## [BRIEF 1]
In the passage about ducks below, how many eggs can a female Muscovy brood in a single clutch?
## [BRIEF 2]
From the passage about ducks below, quote the text starting with "While the Muscovy" and going on through "of domesticated ducks.".
## [BRIEF 3]
Translate this sentence from the passage about ducks below into Spanish: "The only difference lies in their feeding requirements."

PASSAGE TO READ START

While the Muscovy breed may not be the most attractive, they are hardy, disease-resistant birds, prized for their lean meat. Males can be territorial, but the females, who are quite docile, are devoted mothers who can brood clutches of up to 15 eggs several times a year. These voracious foragers help keep many common pests such as flies, mosquitoes, grasshoppers, snails, and slugs in check. And best of all for urban poultry farmers, they are one of the quietest species of domesticated ducks.

Raising Ducklings with Chicks

Purchasing ducklings and chicks at the same time and rearing them together provides the simplest option to integrate the species. For the first couple of weeks, both will require a heat lamp, clean bedding and constant access to a source of fresh water that they cannot step or sit in. The only difference lies in their feeding requirements. Ducklings must be kept away from chick feed because the medication in most chick starter blends is too highly concentrated to be safe for ducklings.

PASSAGE TO READ END
INFORMATION SHOWN START

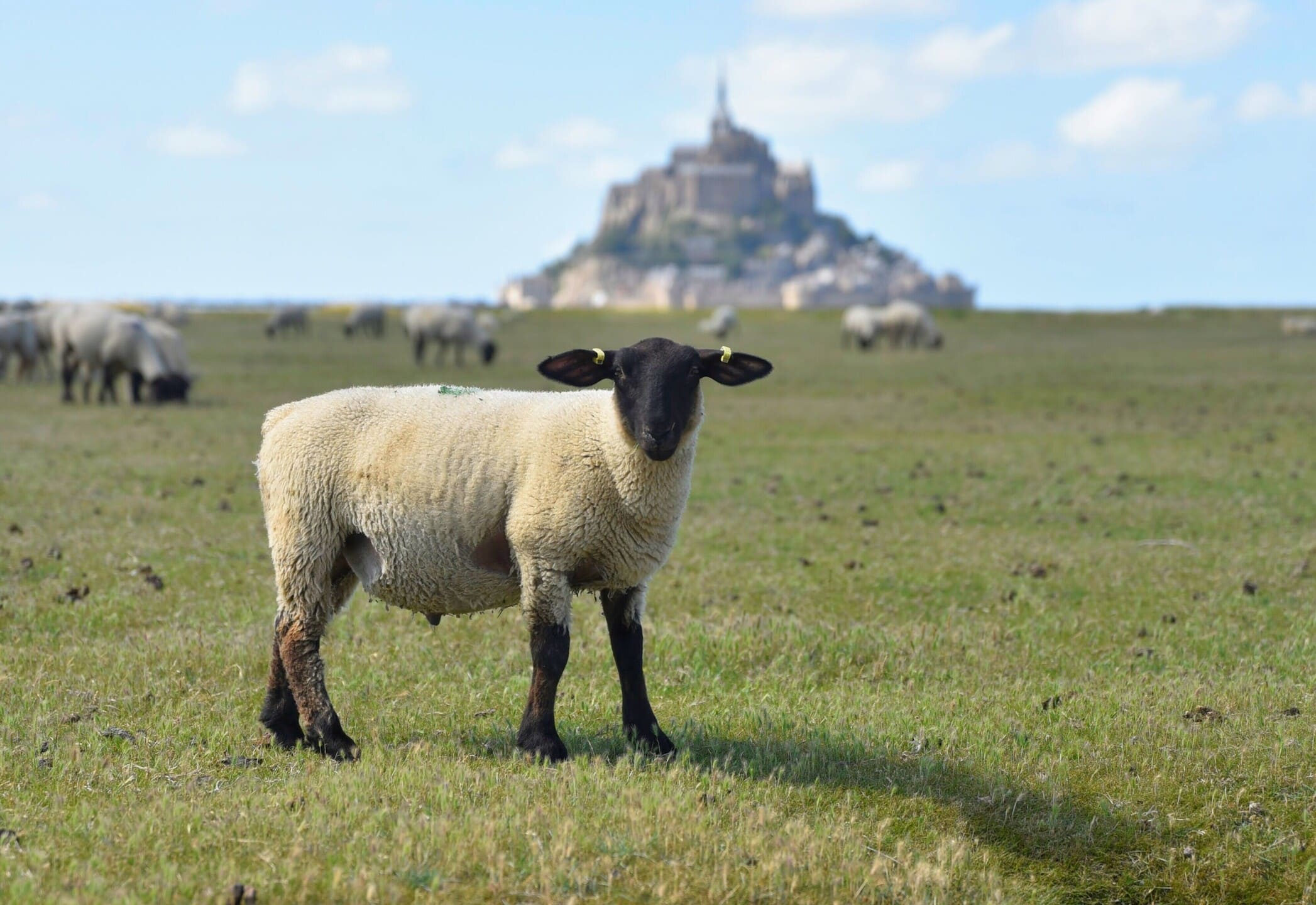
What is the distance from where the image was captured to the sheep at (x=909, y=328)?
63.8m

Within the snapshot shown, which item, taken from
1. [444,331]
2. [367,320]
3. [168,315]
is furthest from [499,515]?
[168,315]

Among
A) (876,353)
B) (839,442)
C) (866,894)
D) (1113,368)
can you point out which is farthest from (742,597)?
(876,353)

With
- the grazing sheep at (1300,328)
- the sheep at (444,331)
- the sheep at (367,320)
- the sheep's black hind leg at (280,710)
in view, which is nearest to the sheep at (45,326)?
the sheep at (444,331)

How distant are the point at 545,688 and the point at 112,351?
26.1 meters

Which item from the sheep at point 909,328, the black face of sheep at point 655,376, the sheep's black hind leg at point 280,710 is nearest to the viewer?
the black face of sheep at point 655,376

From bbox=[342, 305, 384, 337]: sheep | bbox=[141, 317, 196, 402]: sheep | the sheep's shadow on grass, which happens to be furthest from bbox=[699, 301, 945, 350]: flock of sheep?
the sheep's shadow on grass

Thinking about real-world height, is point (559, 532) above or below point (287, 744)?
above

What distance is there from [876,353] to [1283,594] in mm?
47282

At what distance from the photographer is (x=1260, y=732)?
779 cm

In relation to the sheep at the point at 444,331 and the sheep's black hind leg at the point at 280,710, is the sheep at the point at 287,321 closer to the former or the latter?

INFORMATION SHOWN END

## [RESPONSE BOX 1]
Up to 15 eggs.

## [RESPONSE BOX 2]
While the Muscovy breed may not be the most attractive, they are hardy, disease-resistant birds, prized for their lean meat. Males can be territorial, but the females, who are quite docile, are devoted mothers who can brood clutches of up to 15 eggs several times a year. These voracious foragers help keep many common pests such as flies, mosquitoes, grasshoppers, snails, and slugs in check. And best of all for urban poultry farmers, they are one of the quietest species of domesticated ducks.

## [RESPONSE BOX 3]
La única diferencia está en sus necesidades de alimentación.